Eun Gyo : “ Harabeoji,
apakah karena tajam pensil itu menyedihkan ?, kalau begitu, apakah semua pensil
yang tajam itu lalu menyedihkan ?, seperti itu kah, puisi ?”
Juk Yo : “Sebuah gambar yang berasal dari suatu objek
yang terpisah sejauh jarak surga dan neraka. Ketika aku membayangkan sebuah
pensil, aku bisa melihat seorang siswa yang sedang berlari ke sekolah. Ttalgaak,
ttalgaak... ia menyukai suara kotak pensil yang gemeretak di dalam tasnya. Ketika
anak itu tidak mampu pergi ke sekolah lagi, gemeretaknya terdengar seperti
suara pensil yang menangis. Maka dari itu, bagiku pensil berarti air mata. Dan saat
kamu mengatakan, “Haraboeji... tolong tajamkan pensilku”. Itu seperti aku
mendengar kamu mengatakan, “Haraboeji... tolong hapus air mataku”, ya seperti
itu.”
Suatu malam saat
hujan turun sangat lebat, Eun Gyo mengetuk pintu rumah Juk Yo.
Eun Gyo : “k tok
tok.. haraboeji... ini aku Eun Gyo..!!”
Juk Yo membuka
pintu dan menemukan Eun Gyo yang masih mngenakan seragam sekolahnya basah
kuyup.
Juk Yo : “
malam-malam begini, apa yang kamu lakukan ?”
Eun Gyo : “
Haraboeji chaam.. apa kakek tidak melihat aku basah kuyup seperti ini, malah
memarahiku terlebih dahulu.”
Juk yo kemudian
membiarkan Eun Gyo masuk
Eun Gyo : “
Haraboeji.. aku akan menginap di sini.”
Juk Yo : “apa??”
Eun Gyo : “Tolong
izinkan aku menginap di sini malam ini, aku tidak bisa pulang ke rumah.”
Juk Yo : “ coba
ku lihat wajahmu. Angkatlah kepalamu, biar kulihat.”
Juk Yo melihat
ada memar di sekitar telinga Eun Gyo.
Juk Yo : “sepertinya
seseorang telah memukulmu, siapa yang memukulmu ?, pacarmu ?”
Eun Gyo : “Ibuku.”
Juk Yo : “Ibumu ?”
Eun Gyo : “Ibuku..

**Data Tersedia:**
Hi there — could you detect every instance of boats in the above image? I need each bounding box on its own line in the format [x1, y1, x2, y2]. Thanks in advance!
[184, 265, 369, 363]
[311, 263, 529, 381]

**Ketentuan Latihan:**
Tulis lanjutan kisah Eun Gyo dan Juk Yo, mulai dari kalimat terakhir dalam teks sumber. Data tidak dipakai sama sekali di sini.

**Hasil Latihan:**
tidak melakukannya pada adik-adikku, tapi kadang ia memukulku. Biasanya aku
pergi kerumah temanku ketika sesuatu seperti ini terjadi padaku.”
Juk Yo : “Ayo,
ganti pakaianmu dulu, ikut aku.”
Eun Gyo mengganti
seragam sekolahnya. Ia memakai baju Juk Yo. (Sebenarnya film ini masuk dalam
kategori X rated, eiiittss.. tapi aku ga akan ceritakan di sini... ada beberapa
adegan panas juga ditampilkan di film ini. Mungkin jika kalian penasaran pengen
liat gimana akting Kim Go Eun beradegan dewasa, kalian bisa tonton sendiri film
nya. ^_^. Tapi kalo menurut aku sendiri... tanpa adegan-adegan dewasa pun film
ini sudah cukup bagus lo, well karena aku suka hal yang berbau puisi dan film
ini bercerita tentang seorang penyair, jadi sekalian latihan menulis, aku buat
deh sinopsisnya. Cuman maaf aje ye... aku bakal potong untuk adegan dewasanya.
hehehe )
Juk Yo
mengeringkan seragam Eun Gyo dengan Hairdryer.
Eun Gyo : “kakek,
bolehkah aku mengatakan sesuatu?”
Juk Yo : karena
suara hairdryer yang cukup bising. Jadi si kakek jawabnya ga nyambung nih , “aku
akan mengantarkanmu pulang setelah hujannya berhenti.”
Eun Gyo
mengulangi pertanyaannya, “bolehkah aku mengatakan sesuatu ?” “Ya.... ,” kata
Eun Gyo setengah berteriak.
Juk Yo mematikan
Hairdryer dan menjawab Eun Gyo, “ya, boleh.”
Eun Gyo : “
sekarang aku ingat. Puisimu tentang pensil sedih itu ada di dalam buku, kan ? “Camelia”,
ya kan ?.
Eun Gyo
menyebutkan puisi itu. “Seekor burung
kecil di sebelah makam Camelia. Seekor burung kecil menyedihkan dengan paruh
merah. Seekor burung kecil yang meninggalkan tanda air mata merah.”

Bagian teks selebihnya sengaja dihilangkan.